I didn't expect that my cycling trip would be too tiring and I took the chance to rejuvenate myself with a cold refreshing drink from a store. My stomach became bloated after drinking that juice and I biked again to reach a beach adorned with flowers. It was the Gaillardia pulchella Foug and actually a kind of sunflower. It grows everywhere on the archipelago so don't be surprised to see them when you explore the other islands of Penghu. 






Neian Beach was so enticing that I went down and dipped my feet into its waters. A family was having fun swimming as I stamped my feet and made footprints in the sand. Seashells were easily washed away by the waves and I collected them and put it on my hand. Taiwan Strait was like any sea with creatures living on it and it was a realization that I had on that day. Stories of war always dominate my mind whenever I heard the word “Taiwan Strait” but handling the seashells changed the way I think. This sea was actually a paradise in disguise and Penghu was its physical manifestation.

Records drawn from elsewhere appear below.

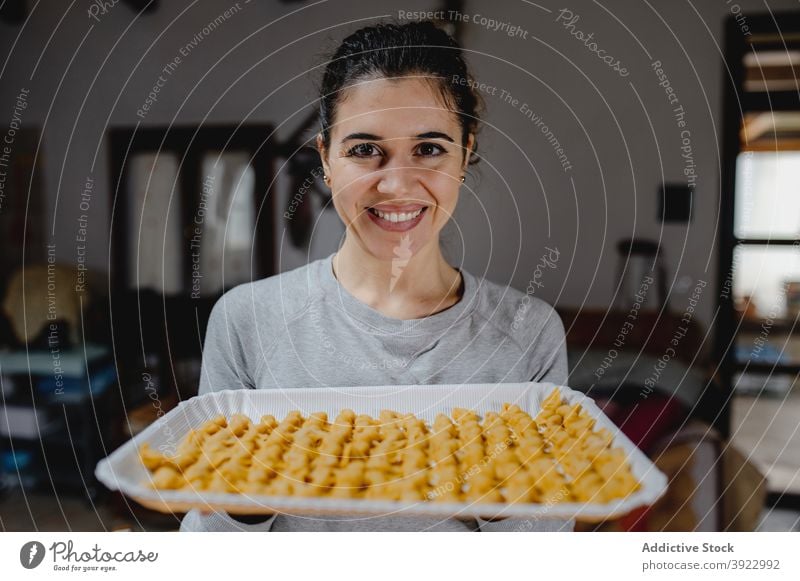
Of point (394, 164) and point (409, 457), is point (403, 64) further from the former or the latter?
point (409, 457)

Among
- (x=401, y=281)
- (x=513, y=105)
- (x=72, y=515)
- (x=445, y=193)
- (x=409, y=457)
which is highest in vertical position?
(x=513, y=105)

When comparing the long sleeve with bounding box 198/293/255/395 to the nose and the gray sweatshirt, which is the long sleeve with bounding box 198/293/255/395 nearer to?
the gray sweatshirt

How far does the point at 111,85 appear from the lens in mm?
813

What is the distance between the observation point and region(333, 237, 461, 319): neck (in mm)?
801

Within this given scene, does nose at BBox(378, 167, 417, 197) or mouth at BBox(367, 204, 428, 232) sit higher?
nose at BBox(378, 167, 417, 197)

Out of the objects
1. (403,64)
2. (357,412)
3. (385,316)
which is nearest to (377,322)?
(385,316)

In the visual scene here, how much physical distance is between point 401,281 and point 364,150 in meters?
0.18

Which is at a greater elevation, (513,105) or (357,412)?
(513,105)

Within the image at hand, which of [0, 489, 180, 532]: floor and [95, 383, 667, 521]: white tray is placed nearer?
[95, 383, 667, 521]: white tray

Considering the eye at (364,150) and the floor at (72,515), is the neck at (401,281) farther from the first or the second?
the floor at (72,515)

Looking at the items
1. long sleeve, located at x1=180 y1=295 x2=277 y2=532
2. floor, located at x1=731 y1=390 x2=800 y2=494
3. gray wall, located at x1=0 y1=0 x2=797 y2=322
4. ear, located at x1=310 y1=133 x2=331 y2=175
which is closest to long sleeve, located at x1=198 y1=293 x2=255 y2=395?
long sleeve, located at x1=180 y1=295 x2=277 y2=532

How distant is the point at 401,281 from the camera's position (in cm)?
80

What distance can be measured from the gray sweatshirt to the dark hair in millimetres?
205

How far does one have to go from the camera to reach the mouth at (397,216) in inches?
30.3
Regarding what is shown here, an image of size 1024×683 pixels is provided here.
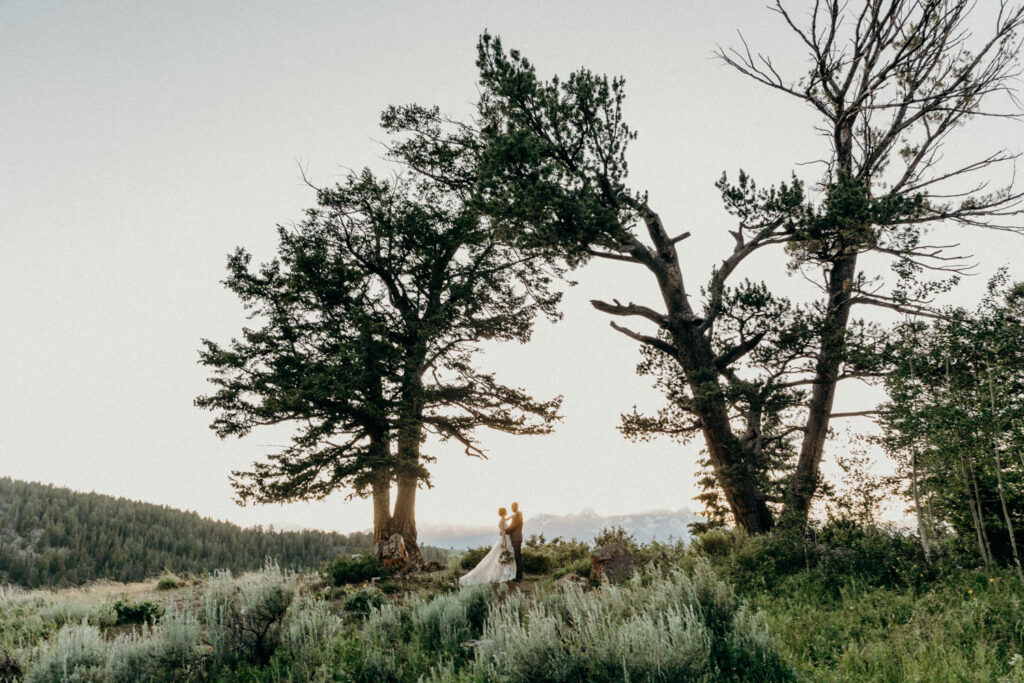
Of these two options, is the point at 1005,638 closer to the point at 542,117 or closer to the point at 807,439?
the point at 807,439

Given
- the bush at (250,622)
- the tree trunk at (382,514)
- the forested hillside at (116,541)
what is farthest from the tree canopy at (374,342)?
the forested hillside at (116,541)

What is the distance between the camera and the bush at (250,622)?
19.6 feet

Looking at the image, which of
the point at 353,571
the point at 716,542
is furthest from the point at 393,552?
the point at 716,542

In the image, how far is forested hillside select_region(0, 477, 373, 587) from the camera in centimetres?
4528

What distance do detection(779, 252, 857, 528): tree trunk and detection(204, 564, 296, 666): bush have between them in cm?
922

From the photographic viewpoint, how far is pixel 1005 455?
795 cm

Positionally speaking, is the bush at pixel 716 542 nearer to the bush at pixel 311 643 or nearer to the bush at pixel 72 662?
the bush at pixel 311 643

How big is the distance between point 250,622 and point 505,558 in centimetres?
717

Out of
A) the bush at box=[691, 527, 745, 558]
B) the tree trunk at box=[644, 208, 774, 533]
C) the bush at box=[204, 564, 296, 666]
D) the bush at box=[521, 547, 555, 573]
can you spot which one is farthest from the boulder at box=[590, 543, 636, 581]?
the bush at box=[204, 564, 296, 666]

The Xiyu West Fort was the place the last tourist spot that I visited. There was a visitor center here and I asked first for help on how to reserve a slot for an island hopping tour in the so-called 'South Sea Islands'. Surprisingly, the lone staff doesn’t speak English. The lady called someone and the person on the other line was even expecting me to correctly pronounce the Chinese names of the places that I want to visit. “Whatever that word means”, I told the woman on the phone. I was then passed to another woman and she spoke good English with a British accent. She told me that inside the South Sea Visitor Center were different ferry boat companies that offer island hopping tours. I was satisfied with the reply of the woman from Penghu Visitor Center but I wasted 20 to 30 minutes just to know the right answer. Oh, Penghu!








Anyway, I went inside the fort and there was an entrance fee of NTD 50. I wandered its dark alleys and I was impressed with its civil works. The walls were thick and there were opening on its ceilings. The inside was just a network of tunnels but look outside and climb on to the second floor and you would appreciate more the fortress. Replicas of large cannons were there and they were aimed at the sea.




There was something in common about the military fortresses that I visited. All of the cannons of these structures were pointing in the same direction towards the South China Sea. I then remembered the map of Penghu islands. It was shaped like a horseshoe and its opening served as the gate to the seat of power of Penghu, the city of Makung. Pointing the cannons to these directions would mean protection for the whole archipelago. 


I ended my cycling trip at the fishing town of Wai-an where a 7-Eleven was located. I ate my dinner there and bought a sunblock. This trip was very tiring but it was not yet over. I have to go back to my hostel before sunset or else I would be in big trouble. Another 20 kilometers! But it was not a problem. I knew I could reach my hostel and have a rest after this challenging Tour de Xiyu.